No — mere presence isn’t enough. After the Supreme Court’s decision in United States v. Ceballos-Torres, the government must prove the firearm furthered, advanced, or helped forward the drug trafficking or violent crime. Having a gun in the same house as drugs isn’t automatically “in furtherance.” But courts look at the totality: Was the gun loaded? Accessible? Near the drugs or drug proceeds? In a drug stash house? The closer the proximity and the more accessible the weapon, the stronger the inference. Defense attorneys win 924(c) cases by showing the gun served a purpose unrelated to the underlying crime — home defense, hunting, collecting.

I’ve heard 924(c) sentences are “stacked.” What does that actually mean in practice?

Before the First Step Act (2018), multiple 924(c) counts were stacked with escalating mandatory minimums: 5 years for the first, 25 years for each subsequent count, all running consecutively to each other AND to the underlying offense. So two 924(c) counts meant 30 mandatory years on top of whatever you got for the drug charge. The First Step Act changed this prospectively — now the 25-year escalator only applies if you have a prior 924(c) CONVICTION, not just a prior COUNT in the same indictment. But this change is NOT retroactive. People sentenced before December 2018 under the old stacking rule are still serving those sentences. Whether they can get relief through § 3582(c) motions is actively litigated.

Does “brandishing” really add 2 years to the minimum, and what qualifies as brandishing?

Brandishing increases the mandatory minimum from 5 to 7 years for the first offense. Under the statute, brandishing means displaying, making known the presence of, or using the firearm in a way that creates a reasonable belief it would be used against a person. You don’t have to point it at someone or fire it. Lifting your shirt to show a gun in your waistband during a drug deal qualifies. Telling someone you have a gun during a robbery qualifies. The government can establish brandishing entirely through witness testimony — no video or physical evidence required. If the weapon was discharged, the minimum jumps to 10 years.
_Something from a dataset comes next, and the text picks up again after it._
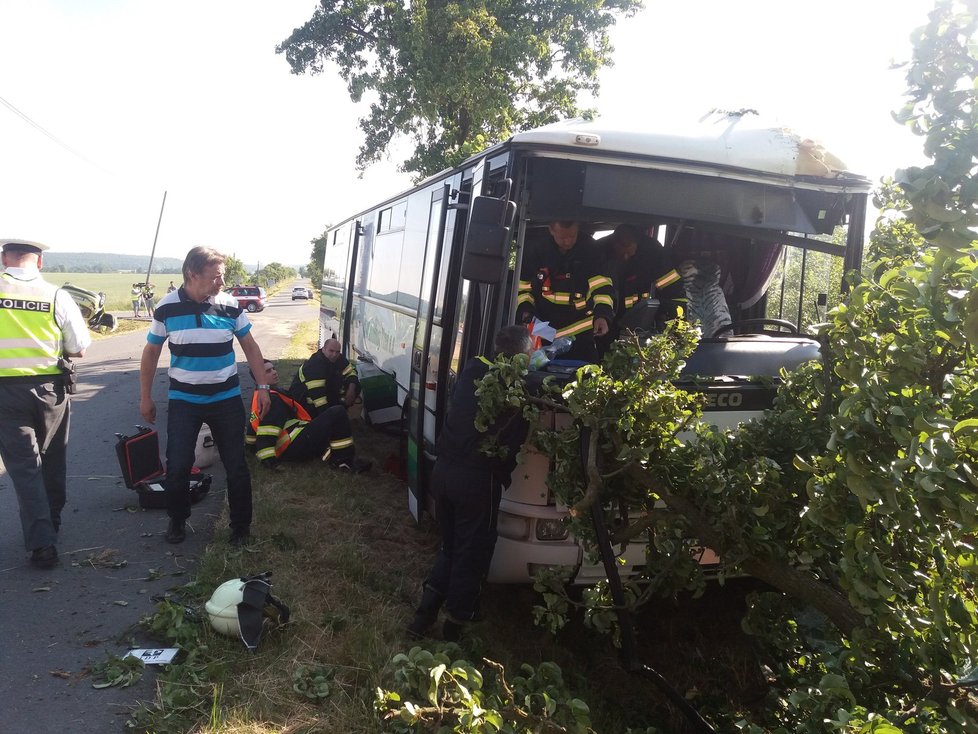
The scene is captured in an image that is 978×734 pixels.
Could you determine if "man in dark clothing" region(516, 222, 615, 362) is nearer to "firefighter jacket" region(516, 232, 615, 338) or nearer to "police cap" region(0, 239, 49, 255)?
"firefighter jacket" region(516, 232, 615, 338)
Can 924(c) charges be part of a plea deal, or does the government always insist on them?

This is where federal plea practice gets strategic. DOJ policy under the Garland memo gives prosecutors discretion to dismiss 924(c) counts in plea negotiations, but individual U.S. Attorney’s offices have their own internal policies. Some districts almost never dismiss 924(c) charges. Others will dismiss them if the defendant provides substantial assistance. The defense leverage point is that 924(c) charges create trial risk for the government too — juries sometimes acquit on the gun count while convicting on the drug count, especially when the gun was found separately from the drugs. Experienced defense counsel use this dynamic to negotiate 924(c) dismissals.